Just When Prime Minister Starmer Thought He’d Put Jeffrey Epstein Behind Him – Look Who’s Arriving as Guest

A quick development on the Prime Minister’s government of “national renewal”: after dismissing his deputy and housing minister due to negligence to pay required property tax, Starmer has also dismissed his US ambassador over strong ties with an identified paedophile sex trafficker.

Meanwhile, an increasing group of people think the answer lies with Andy Burnham assuming control, implying he could stand in a constituency that has only notionally become free because the former Labour MP was barred from the party after being found to have written texts hoping constituents might get killed/“run over”, and is now reportedly “off sick”.

Adding to this, the Americans are arriving. President Donald Trump touches down in the UK this evening on the eve of what may become the most hideously ill-starred dinner party since the days of the vomiting scene in Triangle of Sadness. It’s hard to imagine the nation could possibly feel any more renewed.

The Mandelson Emails

Several days after Lord Mandelson’s messages to Jeffrey Epstein were made public, and the more I reflect about them, the stronger my mind returns to a particular the more obscure comments. Writing in apparent anguish on the eve of Epstein’s imprisonment in 2008, he opines to him: “This wouldn’t happen in Britain.”

Maybe he was right, intentionally or not. Britain is very, very good at a kind of systemic avoiding scrutiny. Perhaps Mandelson was – unwittingly or otherwise – characterising something grim about the nation that moralistic old Keir Starmer would no doubt be deeply offended to be caught up in. But, the prime minister is involved in it – in fact, he is the heart of it. He is the one who ignored it.

An Administration Under Fire

It’s difficult not to feel there is a decaying quality and defeated about a government whose leader would appoint someone he knew had been very close to the criminal, who everyone by that point knew was – apologies for stating the words – a child exploitation ringleader.
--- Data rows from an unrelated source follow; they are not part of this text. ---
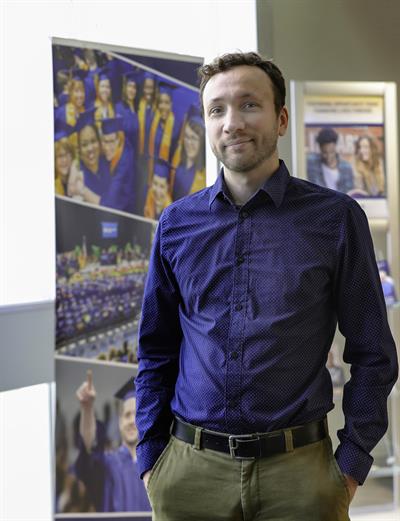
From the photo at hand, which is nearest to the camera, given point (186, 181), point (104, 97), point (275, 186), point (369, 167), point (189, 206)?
point (275, 186)

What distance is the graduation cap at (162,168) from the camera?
115 inches

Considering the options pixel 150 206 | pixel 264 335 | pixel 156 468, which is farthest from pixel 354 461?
pixel 150 206

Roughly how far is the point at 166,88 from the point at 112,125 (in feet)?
0.97

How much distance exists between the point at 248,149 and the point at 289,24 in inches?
61.7

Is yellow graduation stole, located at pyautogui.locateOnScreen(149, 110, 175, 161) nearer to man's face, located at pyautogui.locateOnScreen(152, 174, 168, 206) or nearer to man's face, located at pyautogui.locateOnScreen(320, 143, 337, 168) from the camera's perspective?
man's face, located at pyautogui.locateOnScreen(152, 174, 168, 206)

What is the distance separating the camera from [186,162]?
3.00 meters

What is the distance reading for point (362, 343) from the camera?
5.70 ft

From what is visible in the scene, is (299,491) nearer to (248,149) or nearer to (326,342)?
(326,342)

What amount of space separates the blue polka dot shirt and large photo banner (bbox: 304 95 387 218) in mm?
1316

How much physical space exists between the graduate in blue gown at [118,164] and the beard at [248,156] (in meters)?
1.13

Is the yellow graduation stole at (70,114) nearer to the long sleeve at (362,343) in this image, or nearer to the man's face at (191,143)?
the man's face at (191,143)

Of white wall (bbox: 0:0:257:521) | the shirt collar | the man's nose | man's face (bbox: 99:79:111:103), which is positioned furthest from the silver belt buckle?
man's face (bbox: 99:79:111:103)

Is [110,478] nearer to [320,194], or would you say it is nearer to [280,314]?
[280,314]

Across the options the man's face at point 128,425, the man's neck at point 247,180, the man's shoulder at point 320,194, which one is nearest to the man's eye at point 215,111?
the man's neck at point 247,180
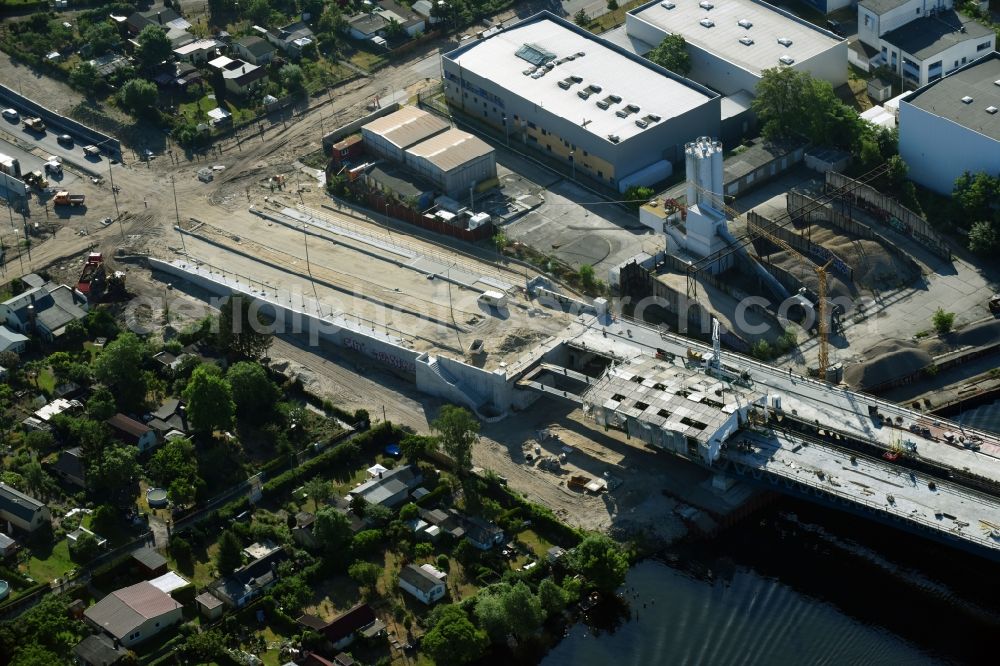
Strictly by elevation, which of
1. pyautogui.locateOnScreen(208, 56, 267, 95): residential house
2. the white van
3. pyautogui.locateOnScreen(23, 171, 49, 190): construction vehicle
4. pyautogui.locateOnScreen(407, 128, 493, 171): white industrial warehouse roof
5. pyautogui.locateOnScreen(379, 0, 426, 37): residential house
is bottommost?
pyautogui.locateOnScreen(23, 171, 49, 190): construction vehicle

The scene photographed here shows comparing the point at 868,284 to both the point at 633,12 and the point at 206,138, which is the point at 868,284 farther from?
the point at 206,138

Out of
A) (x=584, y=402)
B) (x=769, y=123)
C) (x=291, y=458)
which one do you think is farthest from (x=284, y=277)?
(x=769, y=123)

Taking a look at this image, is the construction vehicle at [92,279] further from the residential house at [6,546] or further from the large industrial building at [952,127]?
the large industrial building at [952,127]

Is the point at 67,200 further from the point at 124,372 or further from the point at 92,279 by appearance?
the point at 124,372

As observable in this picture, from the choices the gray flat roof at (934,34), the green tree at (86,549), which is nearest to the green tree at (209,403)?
the green tree at (86,549)

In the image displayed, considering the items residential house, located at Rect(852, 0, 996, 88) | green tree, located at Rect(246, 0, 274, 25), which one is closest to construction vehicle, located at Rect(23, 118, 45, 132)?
green tree, located at Rect(246, 0, 274, 25)

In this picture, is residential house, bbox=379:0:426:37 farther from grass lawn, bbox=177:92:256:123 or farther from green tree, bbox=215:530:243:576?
green tree, bbox=215:530:243:576

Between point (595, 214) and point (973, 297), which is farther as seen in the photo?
point (595, 214)
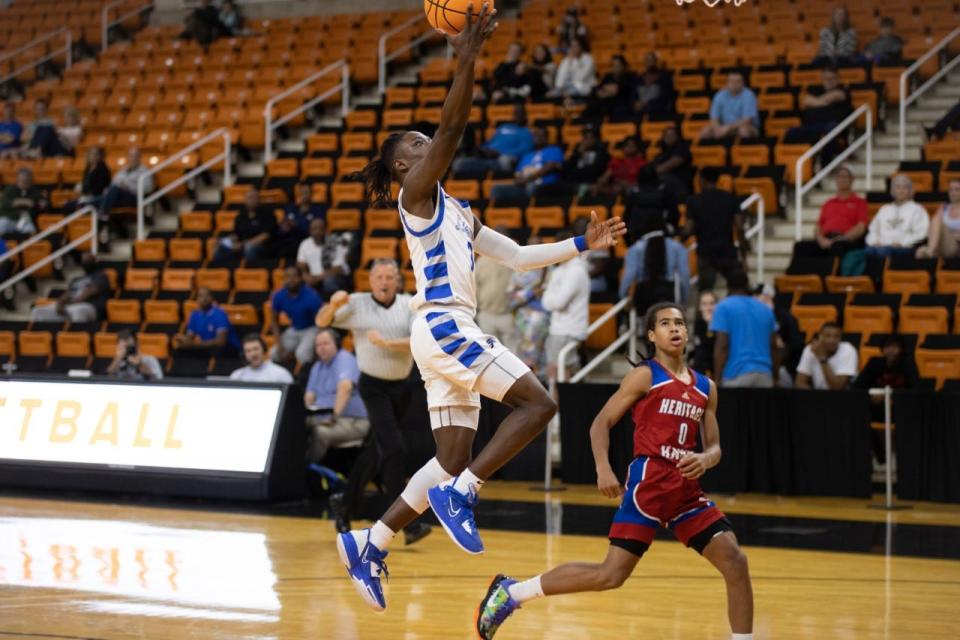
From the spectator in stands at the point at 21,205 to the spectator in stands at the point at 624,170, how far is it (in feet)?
26.7

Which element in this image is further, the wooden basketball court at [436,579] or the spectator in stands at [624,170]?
the spectator in stands at [624,170]

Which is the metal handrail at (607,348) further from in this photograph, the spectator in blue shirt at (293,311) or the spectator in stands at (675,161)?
the spectator in blue shirt at (293,311)

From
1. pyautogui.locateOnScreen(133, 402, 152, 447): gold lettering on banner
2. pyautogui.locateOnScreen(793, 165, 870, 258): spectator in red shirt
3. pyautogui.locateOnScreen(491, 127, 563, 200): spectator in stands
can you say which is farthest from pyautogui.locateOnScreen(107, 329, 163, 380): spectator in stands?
pyautogui.locateOnScreen(793, 165, 870, 258): spectator in red shirt

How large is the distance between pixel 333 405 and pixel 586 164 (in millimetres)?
5338

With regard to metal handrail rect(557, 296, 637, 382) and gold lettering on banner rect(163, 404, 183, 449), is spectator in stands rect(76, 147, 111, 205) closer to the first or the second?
gold lettering on banner rect(163, 404, 183, 449)

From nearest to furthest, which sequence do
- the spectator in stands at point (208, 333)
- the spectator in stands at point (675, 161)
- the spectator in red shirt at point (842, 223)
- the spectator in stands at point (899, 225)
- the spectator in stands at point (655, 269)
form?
the spectator in stands at point (655, 269)
the spectator in stands at point (899, 225)
the spectator in red shirt at point (842, 223)
the spectator in stands at point (208, 333)
the spectator in stands at point (675, 161)

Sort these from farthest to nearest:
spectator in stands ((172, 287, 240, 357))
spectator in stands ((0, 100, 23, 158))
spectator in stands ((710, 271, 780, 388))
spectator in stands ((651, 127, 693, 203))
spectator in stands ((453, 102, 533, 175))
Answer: spectator in stands ((0, 100, 23, 158))
spectator in stands ((453, 102, 533, 175))
spectator in stands ((651, 127, 693, 203))
spectator in stands ((172, 287, 240, 357))
spectator in stands ((710, 271, 780, 388))

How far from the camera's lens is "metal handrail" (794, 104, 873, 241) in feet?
49.2

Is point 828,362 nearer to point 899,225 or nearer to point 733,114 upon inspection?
point 899,225

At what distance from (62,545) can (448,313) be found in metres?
4.51

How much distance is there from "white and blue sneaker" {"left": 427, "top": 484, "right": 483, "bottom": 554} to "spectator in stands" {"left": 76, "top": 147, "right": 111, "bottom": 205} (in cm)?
1435

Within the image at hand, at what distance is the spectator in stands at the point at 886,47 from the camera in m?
17.4

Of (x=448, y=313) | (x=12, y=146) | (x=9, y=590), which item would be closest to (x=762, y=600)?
(x=448, y=313)

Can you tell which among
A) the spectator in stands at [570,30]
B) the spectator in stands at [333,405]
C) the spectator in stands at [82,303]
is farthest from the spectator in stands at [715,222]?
the spectator in stands at [82,303]
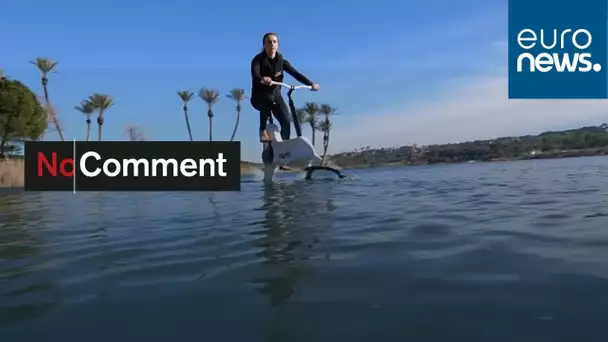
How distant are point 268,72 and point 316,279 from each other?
389 inches

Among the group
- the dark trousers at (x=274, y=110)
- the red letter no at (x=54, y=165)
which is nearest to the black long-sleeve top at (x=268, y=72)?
Answer: the dark trousers at (x=274, y=110)

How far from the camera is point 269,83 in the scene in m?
12.0

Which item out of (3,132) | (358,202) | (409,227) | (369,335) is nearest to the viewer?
(369,335)

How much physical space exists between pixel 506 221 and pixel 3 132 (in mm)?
41426

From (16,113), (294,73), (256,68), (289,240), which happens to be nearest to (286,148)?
(294,73)

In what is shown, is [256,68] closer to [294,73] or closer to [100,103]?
[294,73]

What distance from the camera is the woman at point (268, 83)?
12.1 metres

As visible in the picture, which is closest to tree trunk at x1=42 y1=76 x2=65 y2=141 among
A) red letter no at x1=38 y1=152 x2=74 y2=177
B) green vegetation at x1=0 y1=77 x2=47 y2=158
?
green vegetation at x1=0 y1=77 x2=47 y2=158

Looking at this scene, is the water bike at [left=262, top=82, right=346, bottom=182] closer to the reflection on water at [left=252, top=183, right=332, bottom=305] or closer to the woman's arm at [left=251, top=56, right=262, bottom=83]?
the woman's arm at [left=251, top=56, right=262, bottom=83]

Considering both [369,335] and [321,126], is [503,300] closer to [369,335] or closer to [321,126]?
[369,335]

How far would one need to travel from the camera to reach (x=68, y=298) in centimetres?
277

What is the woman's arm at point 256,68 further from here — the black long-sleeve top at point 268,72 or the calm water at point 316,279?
the calm water at point 316,279

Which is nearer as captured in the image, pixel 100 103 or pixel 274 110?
pixel 274 110

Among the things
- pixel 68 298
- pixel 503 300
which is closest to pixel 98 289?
pixel 68 298
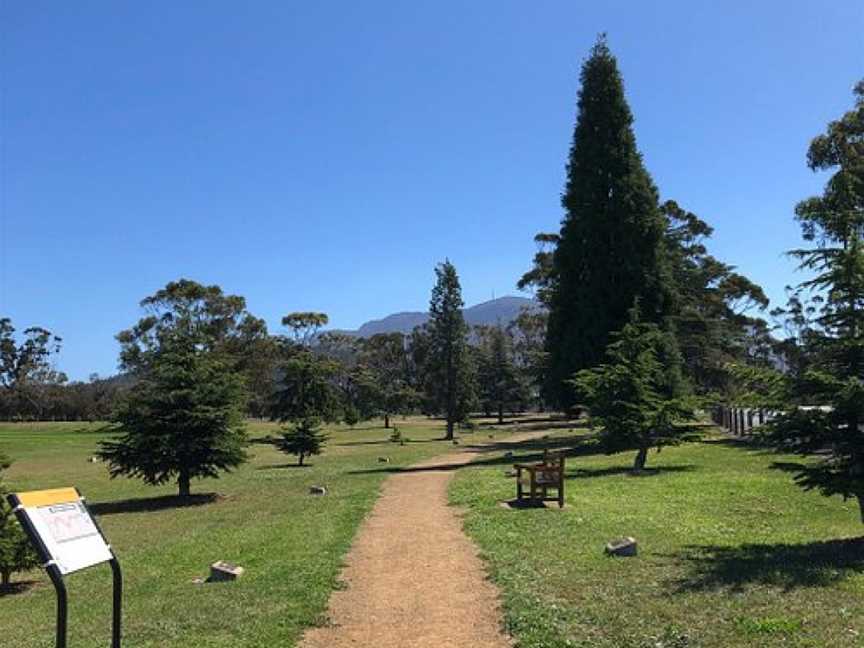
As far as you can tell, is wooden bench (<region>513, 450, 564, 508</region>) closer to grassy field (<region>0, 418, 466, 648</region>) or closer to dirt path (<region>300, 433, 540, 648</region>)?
dirt path (<region>300, 433, 540, 648</region>)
Ties to him was by then known to be so damaging that the Queen Elizabeth had to remove her own son for it.

What’s worse is Starmer’s shocking disinterest as the facts closed in, up until the bitter end, with No 10 hesitating for a staggeringly long period about a set of quite the most career-ending communications, while Starmer fannied about defending Mandelson in Parliament.

A Fall from Grace

That happened to be the other podium to the one at which Starmer plied his self-righteous reputation in the opposition. An established internet saying that states that if you tell someone off for their writing errors, you will always end up making your own howler while you’re doing it.

Starmer spent his years in the opposition telling off the Tories at every turn, instead of – for example – developing a innovative and coherent plan for growth. As expected, we now seem to be locked into observing him and his government deserve a regular telling-off, as offences and ethical lapses mount up. Why does this keep happening to him, people ask?

Unanswered Questions

As for Epstein, we know that at the time Mandelson was corresponding to him urging him to fight for early release, police in the US had found dozens of young women who the “financier” had exploited. But for all the many years of grim and shocking revelations, it still seems as though we know very limited information about him.

What was his story, this mysterious paedo Gatsby, and where did all his money originate?

Soon after his death, a publication published a fascinating story in which real investment managers expressed clear confusion over how Epstein made his money, since none of them had ever had any transactions with him.

According to a big fund manager, an expert, stated: “I went to my professional traders, to their trading desks and asked if they had ever traded with him. I did it a few times until the date when he was arrested. None institutional trading desk, major or minor, had once traded with his company.”

As Kass had said to a reporter: “He reminds me who is similar of Madoff that no one trades with.” Or as hedgie remarked: “It’s hard to make a billion dollars quietly.” But Epstein had made no noise at all in the investment community. It was nearly impossible to find a single client. The widespread belief was that the “investment fund” was simply a front for a extortion operation.

Ghost at the Feast

Maybe most astonishing, truly, is the fact that Epstein will be a presence at the feast tomorrow night for more than one attender, as the US President continues to butch out his long and close association with exactly the kind of evildoer his Maga followers are certain controls the world.

Epstein is a guy who truly fit the very template of their darkest conspiracy theories – rich and powerful, involved in the exploitation of minors, connected in a web of some of the most powerful people in the world. This is all the sort of stuff they’ve been discussing for years – yet who should keep appearing in the story, but their own beloved president.

Is it not intriguing how many of them currently just refuse to believe it? A topic to discuss over the first course tonight at the royal residence, perhaps, as long as everyone can keep their food down.

Dennis Hickman
Dennis Hickman

A seasoned journalist with a focus on UK political analysis and investigative reporting.